The project will culminate in a podcast he produces. Along the way, his teacher Nora Whalen is helping him figure out which details matter and why.
“I read an article yesterday about a pastor… He gives this presentation for people to vote yes on the marriage amendment,” Ripley said. “A lot of backlash happened to him, because in his presentation he relates it to the Holocaust and Hitler.”
“He’s employed by one of the campaigns,” Whalen said. “Do you know what side of the campaign he’s employed by?”
“Well this is an interesting issue, because it’s not a Democrat issue and a Republican issue, because it’s an amendment,” Whalen said. “So he’s working for the Vote Yes folks. He’s employed by them, and he’s making statements.
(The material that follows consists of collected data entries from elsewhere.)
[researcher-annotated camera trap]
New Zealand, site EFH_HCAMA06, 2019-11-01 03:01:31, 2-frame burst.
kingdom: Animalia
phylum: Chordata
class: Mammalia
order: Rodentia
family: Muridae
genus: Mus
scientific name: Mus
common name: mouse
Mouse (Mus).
Does it get messy when you start connecting your opposition with Hitler?”
“Yeah, because normally if you compare anyone to Hitler, it’s usually quite offensive,” Ripley said.
The marriage issue is personal to Ripley, because he’s gay. The project is forcing him to learn about the arguments posed by the Vote Yes campaign, with which he disagrees.
He’s even gotten his mom interested. Said Ripley, “I don’t think she would have ever voted had I not told her. Now whenever she passes a sign, she comments.”
Lessons on the side
Back in Mr. Kane’s class, the conversation veered off topic, as it does frequently.
The classroom is a safe space where students can ask questions about current event quirks that don’t make sense to them. Some questions lead to answers even adults would benefit from hearing. Others are reminders that today’s schoolkids are coming up in a different time than many of the rest of us.
After watching a debate clip, Mr. Kane talked about the connection between economics and security. “September 11—what did that create?” he asked.
“A war?” students replied.
“Yes, but also a recession,” he said. “They didn’t just pick the twin towers, because they’re tall and beautiful. They picked them, because they were the financial centers of the world.”
“Oooooohhhh,” the class replied, enlightened.
In Minnesota, students are required to take one half-credit class dedicated solely to citizenship and governance.